## TASK INSTRUCTIONS
Extend the restaurant review excerpt below by carrying on the account of the meal at Waves Buffet Restaurant from its final sentence.

## EXCERPT
As this is a 'takeaway' review, a lot of the final score reflects the actual taste and texture of the food, the balance between dishes, but not the presentation. And as you can see, 78 was the final result. Thai Tanee threw up some amazing surprises, but then there were some unfortunate let downs in critical parts of the dishes. As a staring example, the skewers. The taste was absolutely awesome; nice peanuty flavours dominated each bite and the extra peanut sauce was a very nice touch. But, and unfortunately there was a big but, the chicken was very much dry. 
On the plus side, we found a small serving of cucumber salad with our order and this tasted absolutely divine. It was great that the dryness could be offset just a little with this little pearler of a salad. The main dish was pork and it too was dry; a significant mistake with this type of meat. Again, there was something which offset this setback, and this time it was int he form of the rice. Oh, that delicious rice! It was cooked to perfection and the addition of a very Thai inspired piece of lime worked outstandingly.    


Thai Tanee is a cultural oddity in Rockhampton; a Thai restaurant in the regional beef capital. The food was a mixed bag unfortunately, and the spots of brilliance that came out of the plastic bag, was ruined by dryness where dryness can not be. I would like to re-sample this restaurant next time I visit Rocky, but as a sit down instead.  78/100  

Waves Buffet Restaurant

Overall score: 77/100

Waves Buffet Restaurant on Urbanspoon

Please NOTE: The Chameleon is switching to a first person writing style from this review onwards (June, 2014)

Sometimes, just sometimes, the idea of visiting a buffet seems like a reasonable one. On this occasions, in the company of work colleagues who liked to indulge in a bit of glutinous feasting, I opted to join the group at Waves Buffet Restaurant. The $55 all-you-can-eat option for the night seemed feasible, especially since my day job provider would be picking up the bill.

## GIVEN INFORMATION
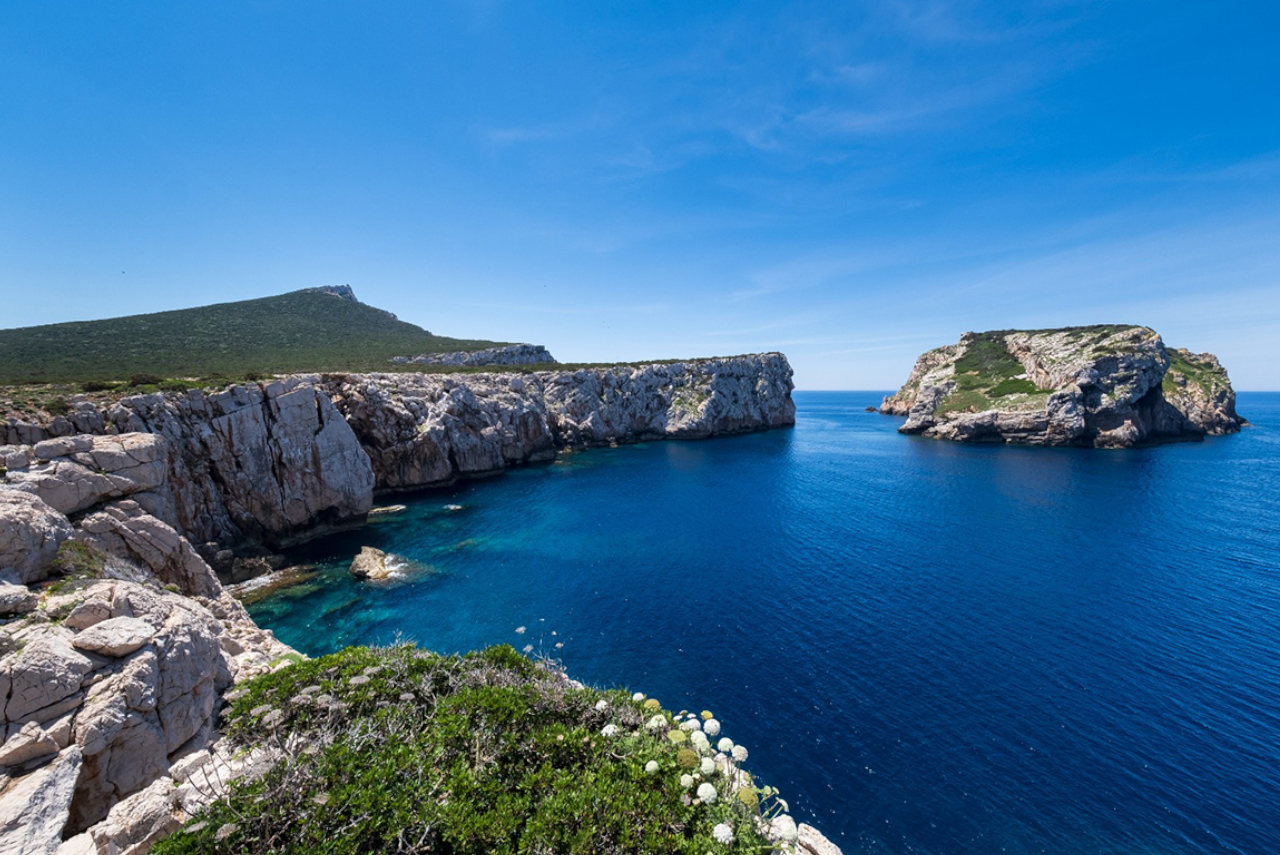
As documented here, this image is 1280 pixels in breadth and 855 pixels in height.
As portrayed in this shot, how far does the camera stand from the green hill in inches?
2504

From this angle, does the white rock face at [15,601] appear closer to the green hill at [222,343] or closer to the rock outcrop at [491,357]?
the green hill at [222,343]

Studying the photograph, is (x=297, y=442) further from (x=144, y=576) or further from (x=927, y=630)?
(x=927, y=630)

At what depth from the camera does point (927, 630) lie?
1084 inches

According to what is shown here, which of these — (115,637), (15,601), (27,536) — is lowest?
(115,637)

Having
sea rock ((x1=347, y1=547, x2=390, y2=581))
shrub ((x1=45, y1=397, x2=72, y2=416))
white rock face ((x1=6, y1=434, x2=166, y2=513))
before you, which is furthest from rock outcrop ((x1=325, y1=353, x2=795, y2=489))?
white rock face ((x1=6, y1=434, x2=166, y2=513))

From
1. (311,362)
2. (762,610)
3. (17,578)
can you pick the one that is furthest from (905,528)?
(311,362)

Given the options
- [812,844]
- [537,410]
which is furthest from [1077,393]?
[812,844]

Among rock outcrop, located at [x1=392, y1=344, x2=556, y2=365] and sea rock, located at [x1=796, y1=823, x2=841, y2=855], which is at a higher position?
rock outcrop, located at [x1=392, y1=344, x2=556, y2=365]

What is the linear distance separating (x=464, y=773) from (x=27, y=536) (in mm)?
18067

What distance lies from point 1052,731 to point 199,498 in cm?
5857

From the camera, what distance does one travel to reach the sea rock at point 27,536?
47.5ft

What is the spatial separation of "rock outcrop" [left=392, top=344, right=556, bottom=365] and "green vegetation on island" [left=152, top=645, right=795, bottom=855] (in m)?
98.9

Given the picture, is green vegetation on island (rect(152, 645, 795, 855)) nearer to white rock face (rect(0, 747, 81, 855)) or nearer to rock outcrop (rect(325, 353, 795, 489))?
white rock face (rect(0, 747, 81, 855))

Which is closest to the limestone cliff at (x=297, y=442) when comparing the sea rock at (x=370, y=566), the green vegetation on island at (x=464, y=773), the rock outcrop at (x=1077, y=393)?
the sea rock at (x=370, y=566)
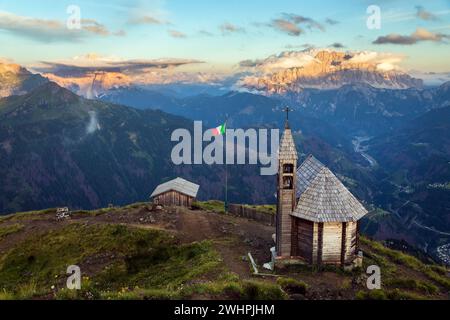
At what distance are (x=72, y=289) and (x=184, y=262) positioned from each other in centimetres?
1760

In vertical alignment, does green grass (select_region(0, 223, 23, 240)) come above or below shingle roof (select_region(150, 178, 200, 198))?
below

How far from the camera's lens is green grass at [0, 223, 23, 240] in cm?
4972

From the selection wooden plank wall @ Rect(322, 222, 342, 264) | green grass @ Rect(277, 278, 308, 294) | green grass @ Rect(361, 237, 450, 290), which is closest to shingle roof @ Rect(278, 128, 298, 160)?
wooden plank wall @ Rect(322, 222, 342, 264)

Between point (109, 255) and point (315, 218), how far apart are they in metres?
21.1

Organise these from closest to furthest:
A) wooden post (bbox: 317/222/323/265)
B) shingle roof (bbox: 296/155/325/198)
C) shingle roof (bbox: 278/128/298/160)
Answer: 1. wooden post (bbox: 317/222/323/265)
2. shingle roof (bbox: 278/128/298/160)
3. shingle roof (bbox: 296/155/325/198)

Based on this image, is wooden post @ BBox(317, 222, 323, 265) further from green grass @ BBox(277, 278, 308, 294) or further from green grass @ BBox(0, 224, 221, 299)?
green grass @ BBox(0, 224, 221, 299)

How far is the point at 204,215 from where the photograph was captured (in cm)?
5347

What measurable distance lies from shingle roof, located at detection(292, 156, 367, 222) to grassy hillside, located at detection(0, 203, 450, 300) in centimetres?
457

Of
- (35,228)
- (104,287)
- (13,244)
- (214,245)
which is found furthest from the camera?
(35,228)

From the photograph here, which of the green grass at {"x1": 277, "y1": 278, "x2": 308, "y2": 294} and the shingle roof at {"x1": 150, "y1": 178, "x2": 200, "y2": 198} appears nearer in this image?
the green grass at {"x1": 277, "y1": 278, "x2": 308, "y2": 294}
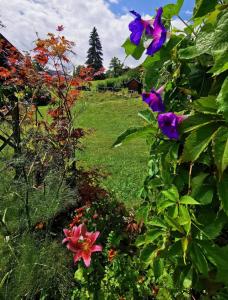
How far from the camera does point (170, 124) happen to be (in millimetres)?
1067

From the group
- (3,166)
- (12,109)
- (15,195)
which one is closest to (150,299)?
(15,195)

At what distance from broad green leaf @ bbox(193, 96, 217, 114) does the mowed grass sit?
0.86ft

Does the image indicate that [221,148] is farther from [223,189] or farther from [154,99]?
[154,99]

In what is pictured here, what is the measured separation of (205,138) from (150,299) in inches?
82.6

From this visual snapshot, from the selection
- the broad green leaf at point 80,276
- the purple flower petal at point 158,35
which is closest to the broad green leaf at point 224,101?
the purple flower petal at point 158,35

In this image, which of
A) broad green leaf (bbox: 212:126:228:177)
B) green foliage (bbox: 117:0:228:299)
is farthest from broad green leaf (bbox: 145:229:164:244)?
broad green leaf (bbox: 212:126:228:177)

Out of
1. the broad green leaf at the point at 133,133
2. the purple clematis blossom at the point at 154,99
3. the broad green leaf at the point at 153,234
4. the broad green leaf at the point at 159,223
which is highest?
the purple clematis blossom at the point at 154,99

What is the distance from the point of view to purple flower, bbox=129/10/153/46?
1.09m

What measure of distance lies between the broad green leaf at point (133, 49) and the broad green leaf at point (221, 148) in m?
0.38

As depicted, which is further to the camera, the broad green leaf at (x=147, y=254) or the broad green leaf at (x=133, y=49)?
the broad green leaf at (x=147, y=254)

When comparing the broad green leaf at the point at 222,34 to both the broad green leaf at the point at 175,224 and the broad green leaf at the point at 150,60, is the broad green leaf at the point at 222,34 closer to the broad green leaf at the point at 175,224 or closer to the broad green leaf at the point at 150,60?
the broad green leaf at the point at 150,60

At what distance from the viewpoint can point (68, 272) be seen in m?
3.14

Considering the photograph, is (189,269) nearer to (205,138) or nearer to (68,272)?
(205,138)

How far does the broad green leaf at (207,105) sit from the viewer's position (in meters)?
0.98
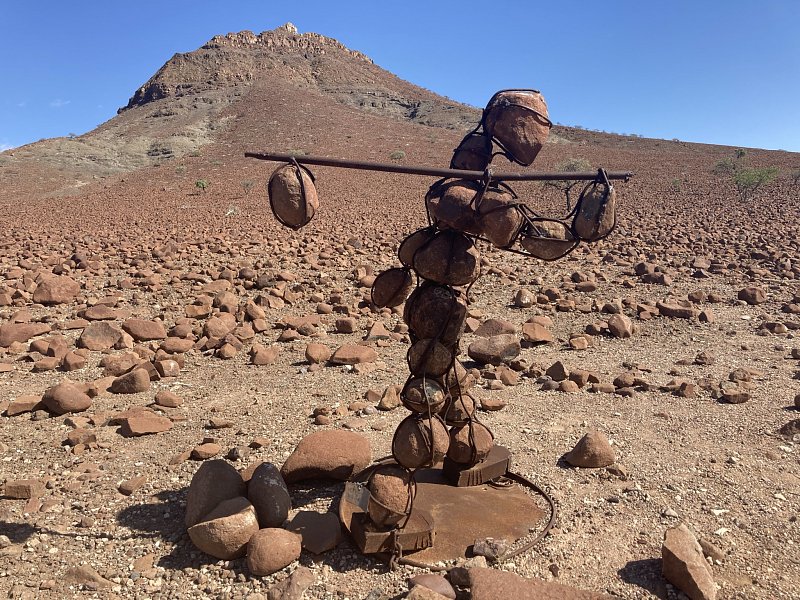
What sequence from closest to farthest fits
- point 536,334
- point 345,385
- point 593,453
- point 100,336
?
point 593,453
point 345,385
point 100,336
point 536,334

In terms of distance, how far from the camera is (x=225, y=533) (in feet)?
9.55

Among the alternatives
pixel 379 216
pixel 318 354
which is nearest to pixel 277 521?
pixel 318 354

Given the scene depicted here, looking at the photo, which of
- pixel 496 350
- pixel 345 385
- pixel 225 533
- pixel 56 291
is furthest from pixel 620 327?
pixel 56 291

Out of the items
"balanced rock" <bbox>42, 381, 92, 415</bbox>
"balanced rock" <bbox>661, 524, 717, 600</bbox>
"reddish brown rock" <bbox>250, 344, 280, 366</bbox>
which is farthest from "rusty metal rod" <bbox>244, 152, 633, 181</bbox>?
"reddish brown rock" <bbox>250, 344, 280, 366</bbox>

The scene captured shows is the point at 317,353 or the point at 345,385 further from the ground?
the point at 317,353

## EXERCISE ANSWER
The place looks clinical. As I approached the vast open entrance, I remember thinking "...geez, this feels a bit like an airport lounge eatery..." but nonetheless we were greeted by a smiling host and seated quite promptly within a manner of about one minute. On this evening the restaurant was rather quiet, at about 20% capacity, which made it all the better as a full buffet can be a very uncomforting experience, as witnessed by another recent "buffet" trip. My group was seated a small hike from the action, which wasn't such a terrible thing, as it allowed us to have a bit of privacy to part take in our various small talk sessions.  

The staff were wonderful overall, but no one really went out of their way to go the extra mile either. The tables were routinely cleaned slightly later then they should have been and the chef behind the requests counter was cheery enough but again, service that is typical these days in most decent restaurants. 

As I mentioned, the place looked clinical, which was actually quite a positive for a buffet; cleanliness can never be overrated at such an establishment and it felt very much that at this place, there was no place for second rate food to hide.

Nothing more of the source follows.